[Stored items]
· · · · · · ·

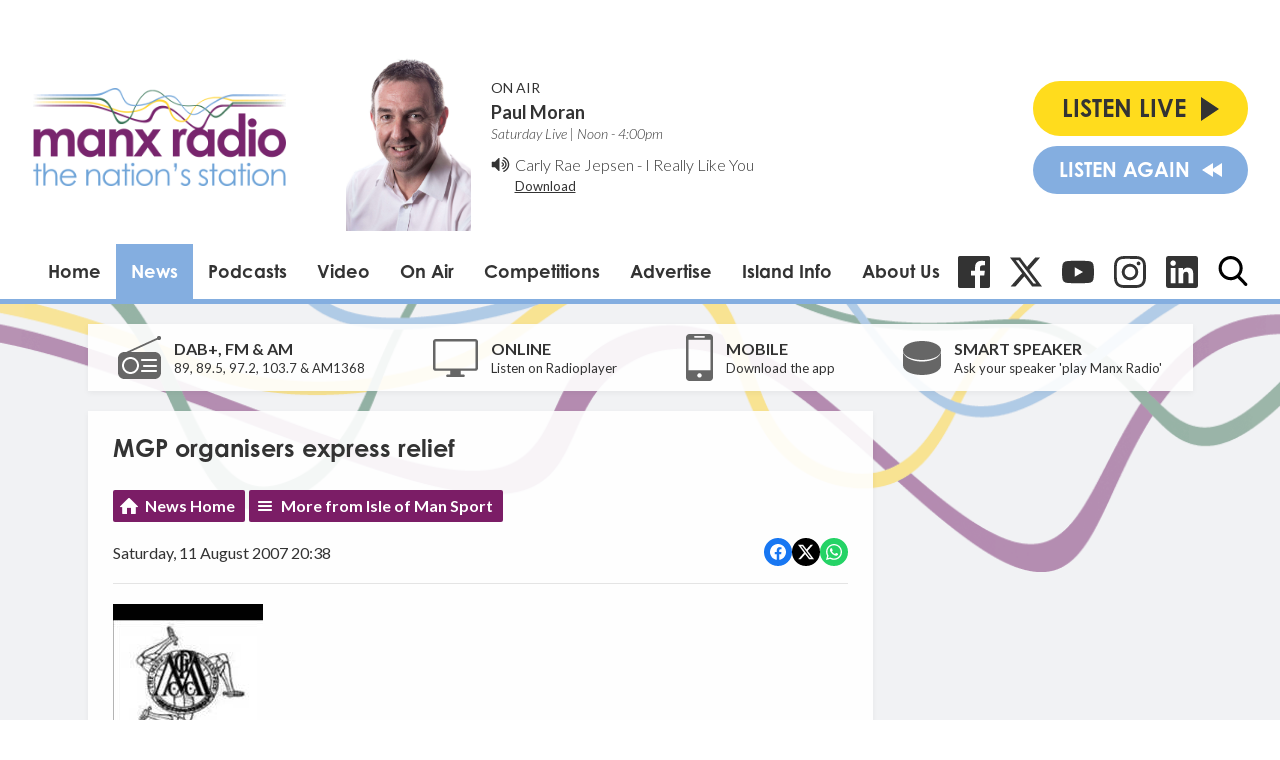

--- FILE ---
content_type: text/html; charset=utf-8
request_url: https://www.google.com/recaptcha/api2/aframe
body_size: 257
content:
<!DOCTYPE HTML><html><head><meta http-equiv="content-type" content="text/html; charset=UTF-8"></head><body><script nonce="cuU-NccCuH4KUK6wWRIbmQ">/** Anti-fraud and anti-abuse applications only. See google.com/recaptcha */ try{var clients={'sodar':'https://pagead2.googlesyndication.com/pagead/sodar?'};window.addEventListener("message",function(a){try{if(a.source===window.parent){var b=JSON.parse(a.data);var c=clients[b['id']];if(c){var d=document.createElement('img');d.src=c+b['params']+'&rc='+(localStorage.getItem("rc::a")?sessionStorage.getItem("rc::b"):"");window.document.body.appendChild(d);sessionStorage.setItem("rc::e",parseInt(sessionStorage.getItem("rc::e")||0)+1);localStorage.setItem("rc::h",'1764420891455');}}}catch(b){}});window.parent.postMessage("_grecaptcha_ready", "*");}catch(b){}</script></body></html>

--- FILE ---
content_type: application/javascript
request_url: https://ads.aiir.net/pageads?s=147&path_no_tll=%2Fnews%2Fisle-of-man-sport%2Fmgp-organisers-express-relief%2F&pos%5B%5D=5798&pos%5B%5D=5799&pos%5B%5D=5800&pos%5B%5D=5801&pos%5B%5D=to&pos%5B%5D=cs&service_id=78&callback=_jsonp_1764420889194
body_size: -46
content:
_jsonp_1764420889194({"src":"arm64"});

· · · · · · ·

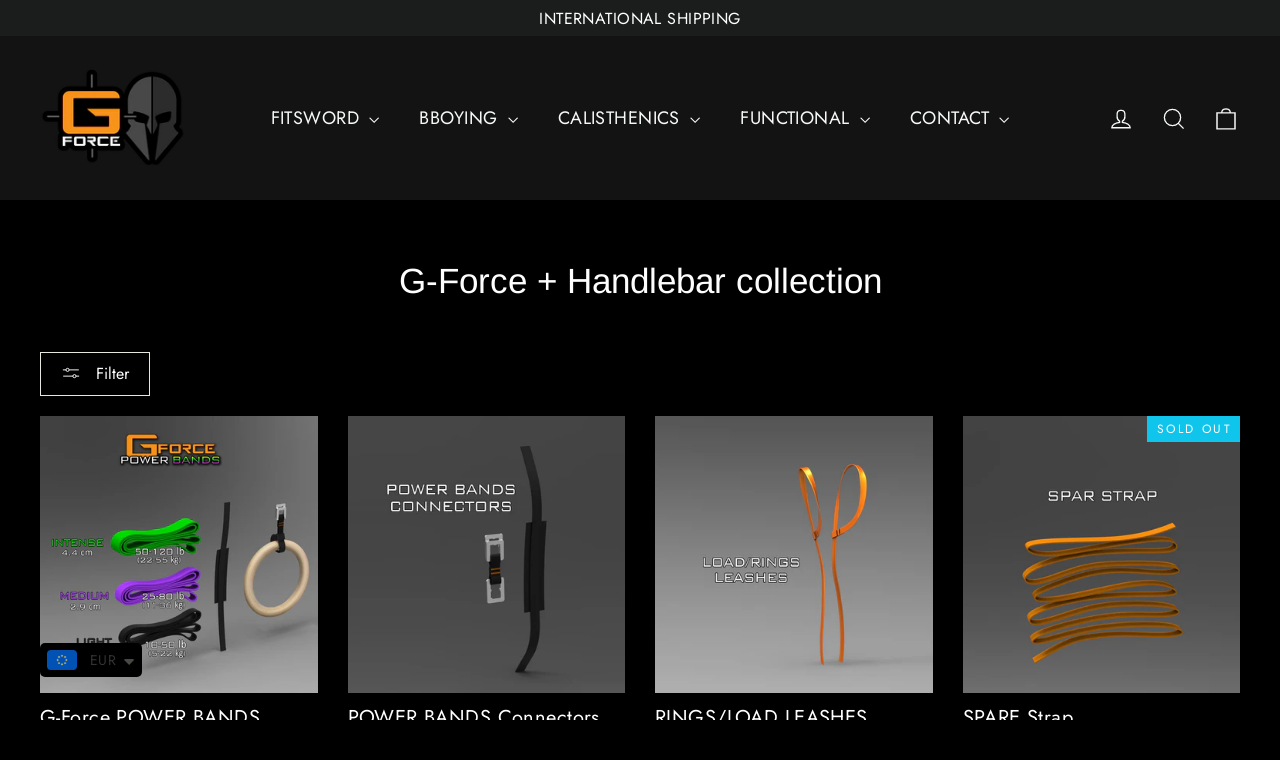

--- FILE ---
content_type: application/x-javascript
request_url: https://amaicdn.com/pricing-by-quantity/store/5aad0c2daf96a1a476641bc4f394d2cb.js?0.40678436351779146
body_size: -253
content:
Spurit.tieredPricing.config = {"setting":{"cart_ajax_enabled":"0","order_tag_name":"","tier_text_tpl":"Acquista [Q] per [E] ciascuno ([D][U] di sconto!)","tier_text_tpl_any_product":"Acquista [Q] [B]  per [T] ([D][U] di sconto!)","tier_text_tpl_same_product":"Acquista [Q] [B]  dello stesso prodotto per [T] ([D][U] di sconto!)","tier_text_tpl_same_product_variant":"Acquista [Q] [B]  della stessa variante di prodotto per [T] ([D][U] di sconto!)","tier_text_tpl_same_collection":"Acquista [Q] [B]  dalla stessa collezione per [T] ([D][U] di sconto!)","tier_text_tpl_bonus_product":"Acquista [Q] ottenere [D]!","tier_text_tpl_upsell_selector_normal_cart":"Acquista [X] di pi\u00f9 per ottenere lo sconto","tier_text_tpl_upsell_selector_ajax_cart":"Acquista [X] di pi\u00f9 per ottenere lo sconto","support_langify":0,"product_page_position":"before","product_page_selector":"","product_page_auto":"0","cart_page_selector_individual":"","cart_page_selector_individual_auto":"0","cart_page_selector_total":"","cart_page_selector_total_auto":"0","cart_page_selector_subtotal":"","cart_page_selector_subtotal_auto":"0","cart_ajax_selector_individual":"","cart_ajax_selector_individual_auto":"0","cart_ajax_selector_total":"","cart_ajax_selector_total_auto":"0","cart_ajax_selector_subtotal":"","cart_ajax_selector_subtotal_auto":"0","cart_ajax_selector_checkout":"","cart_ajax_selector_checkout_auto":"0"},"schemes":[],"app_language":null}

· · · · · · ·

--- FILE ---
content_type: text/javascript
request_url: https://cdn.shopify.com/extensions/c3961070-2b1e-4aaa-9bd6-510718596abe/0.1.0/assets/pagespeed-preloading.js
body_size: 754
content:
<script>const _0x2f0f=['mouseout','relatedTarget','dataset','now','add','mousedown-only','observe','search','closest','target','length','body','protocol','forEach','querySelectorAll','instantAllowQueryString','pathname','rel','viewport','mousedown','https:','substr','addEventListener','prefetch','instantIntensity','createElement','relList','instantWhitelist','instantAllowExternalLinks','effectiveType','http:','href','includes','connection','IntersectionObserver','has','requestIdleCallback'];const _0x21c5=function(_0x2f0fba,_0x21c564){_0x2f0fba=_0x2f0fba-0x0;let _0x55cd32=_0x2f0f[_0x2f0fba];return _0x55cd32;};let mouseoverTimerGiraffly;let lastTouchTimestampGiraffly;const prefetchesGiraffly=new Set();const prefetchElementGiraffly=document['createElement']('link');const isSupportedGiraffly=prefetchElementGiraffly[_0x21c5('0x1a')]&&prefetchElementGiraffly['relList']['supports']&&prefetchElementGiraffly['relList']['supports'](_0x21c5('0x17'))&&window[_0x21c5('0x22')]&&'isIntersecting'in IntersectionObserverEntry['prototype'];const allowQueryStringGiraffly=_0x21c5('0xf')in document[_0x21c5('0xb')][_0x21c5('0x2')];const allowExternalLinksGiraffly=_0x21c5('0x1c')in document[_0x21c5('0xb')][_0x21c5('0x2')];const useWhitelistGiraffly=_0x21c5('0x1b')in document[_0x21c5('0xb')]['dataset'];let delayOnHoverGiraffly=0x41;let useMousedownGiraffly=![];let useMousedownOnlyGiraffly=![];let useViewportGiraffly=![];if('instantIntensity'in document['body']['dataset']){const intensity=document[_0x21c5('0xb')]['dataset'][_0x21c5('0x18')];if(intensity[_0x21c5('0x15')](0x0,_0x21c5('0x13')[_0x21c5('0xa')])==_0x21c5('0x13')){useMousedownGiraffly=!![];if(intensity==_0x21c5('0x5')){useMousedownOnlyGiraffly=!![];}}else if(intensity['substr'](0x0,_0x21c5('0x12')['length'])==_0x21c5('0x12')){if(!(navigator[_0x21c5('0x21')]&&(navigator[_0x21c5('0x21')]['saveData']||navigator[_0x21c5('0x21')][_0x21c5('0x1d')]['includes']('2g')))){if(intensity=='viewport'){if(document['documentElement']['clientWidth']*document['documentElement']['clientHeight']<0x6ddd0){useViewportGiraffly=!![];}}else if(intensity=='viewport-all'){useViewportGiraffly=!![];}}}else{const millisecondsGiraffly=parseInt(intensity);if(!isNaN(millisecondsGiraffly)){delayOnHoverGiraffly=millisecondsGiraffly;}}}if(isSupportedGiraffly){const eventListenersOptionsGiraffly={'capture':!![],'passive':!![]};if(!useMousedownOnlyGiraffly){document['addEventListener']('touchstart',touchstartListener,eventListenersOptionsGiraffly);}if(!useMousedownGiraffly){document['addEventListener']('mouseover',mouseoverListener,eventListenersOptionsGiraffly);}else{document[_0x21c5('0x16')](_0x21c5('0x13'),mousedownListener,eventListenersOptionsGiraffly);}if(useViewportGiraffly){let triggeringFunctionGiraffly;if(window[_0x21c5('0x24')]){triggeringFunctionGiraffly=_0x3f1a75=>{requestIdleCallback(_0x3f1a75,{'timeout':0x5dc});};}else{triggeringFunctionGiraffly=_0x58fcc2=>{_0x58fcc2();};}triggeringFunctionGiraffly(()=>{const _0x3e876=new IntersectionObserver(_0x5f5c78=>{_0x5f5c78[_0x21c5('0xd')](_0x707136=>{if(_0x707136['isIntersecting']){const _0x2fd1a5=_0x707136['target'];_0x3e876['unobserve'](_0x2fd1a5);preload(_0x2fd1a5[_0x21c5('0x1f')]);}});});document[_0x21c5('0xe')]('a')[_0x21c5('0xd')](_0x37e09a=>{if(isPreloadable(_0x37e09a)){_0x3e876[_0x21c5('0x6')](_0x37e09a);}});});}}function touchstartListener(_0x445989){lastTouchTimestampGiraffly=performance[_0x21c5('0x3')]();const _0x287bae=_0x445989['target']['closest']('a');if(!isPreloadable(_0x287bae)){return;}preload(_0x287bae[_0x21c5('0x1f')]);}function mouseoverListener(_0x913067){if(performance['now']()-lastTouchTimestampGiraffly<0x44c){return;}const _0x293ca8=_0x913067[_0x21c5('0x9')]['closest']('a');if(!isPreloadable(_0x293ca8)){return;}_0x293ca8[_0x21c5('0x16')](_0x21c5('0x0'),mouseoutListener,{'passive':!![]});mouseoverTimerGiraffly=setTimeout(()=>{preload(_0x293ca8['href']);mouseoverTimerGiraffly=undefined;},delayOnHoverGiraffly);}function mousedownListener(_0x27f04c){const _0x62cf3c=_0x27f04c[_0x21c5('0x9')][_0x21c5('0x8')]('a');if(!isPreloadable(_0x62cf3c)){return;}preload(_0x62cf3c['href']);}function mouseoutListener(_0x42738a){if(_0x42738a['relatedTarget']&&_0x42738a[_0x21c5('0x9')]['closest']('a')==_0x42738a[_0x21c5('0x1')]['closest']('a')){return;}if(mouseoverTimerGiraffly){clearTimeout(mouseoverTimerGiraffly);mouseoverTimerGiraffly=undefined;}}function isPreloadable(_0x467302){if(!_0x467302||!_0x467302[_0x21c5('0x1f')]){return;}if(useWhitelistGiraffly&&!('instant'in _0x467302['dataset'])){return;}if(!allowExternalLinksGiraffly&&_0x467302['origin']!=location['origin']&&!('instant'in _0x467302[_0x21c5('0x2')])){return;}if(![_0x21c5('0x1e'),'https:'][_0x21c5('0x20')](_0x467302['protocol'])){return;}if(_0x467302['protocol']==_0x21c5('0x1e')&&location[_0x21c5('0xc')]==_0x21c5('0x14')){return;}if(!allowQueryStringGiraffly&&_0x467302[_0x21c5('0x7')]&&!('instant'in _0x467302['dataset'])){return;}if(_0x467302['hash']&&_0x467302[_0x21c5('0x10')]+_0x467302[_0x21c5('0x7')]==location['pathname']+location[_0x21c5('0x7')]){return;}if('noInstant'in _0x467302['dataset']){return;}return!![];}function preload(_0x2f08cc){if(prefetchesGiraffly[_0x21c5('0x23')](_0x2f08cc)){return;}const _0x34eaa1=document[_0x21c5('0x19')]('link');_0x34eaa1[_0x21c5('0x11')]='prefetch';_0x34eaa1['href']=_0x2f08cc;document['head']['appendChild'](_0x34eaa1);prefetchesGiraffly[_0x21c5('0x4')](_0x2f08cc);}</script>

· · · · · · ·

- [DIRECTIONS]
Only lines that include "javascript" belong in the answer; return them from the entries above.

- [EXERCISE SOLUTION]
content_type: application/javascript
content_type: application/x-javascript
content_type: text/javascript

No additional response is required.